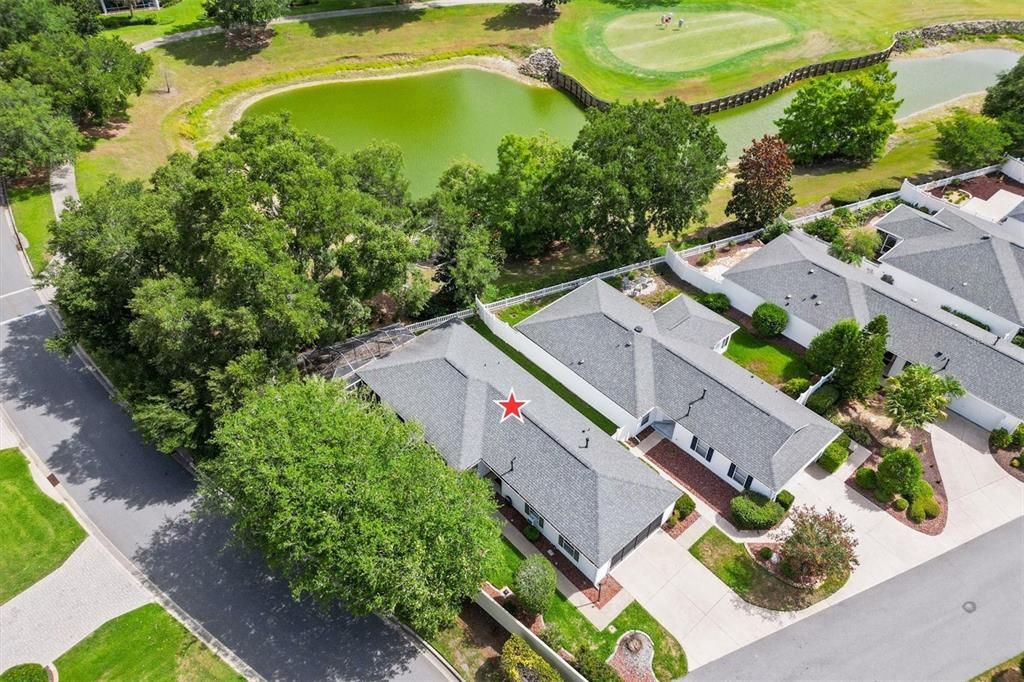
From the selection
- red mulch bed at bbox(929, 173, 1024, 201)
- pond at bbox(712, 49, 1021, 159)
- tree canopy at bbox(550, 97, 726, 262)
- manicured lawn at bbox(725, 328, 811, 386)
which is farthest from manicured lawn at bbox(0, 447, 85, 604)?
red mulch bed at bbox(929, 173, 1024, 201)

━━━━━━━━━━━━━━━━

**Exercise prompt:** Reproduce the lines from the beginning of the entries through the line containing "which is farthest", keeping every word unchanged. Leave the picture out of your answer.

**Correct output:**
From the selection
- red mulch bed at bbox(929, 173, 1024, 201)
- pond at bbox(712, 49, 1021, 159)
- tree canopy at bbox(550, 97, 726, 262)
- manicured lawn at bbox(725, 328, 811, 386)
which is farthest from manicured lawn at bbox(0, 447, 85, 604)?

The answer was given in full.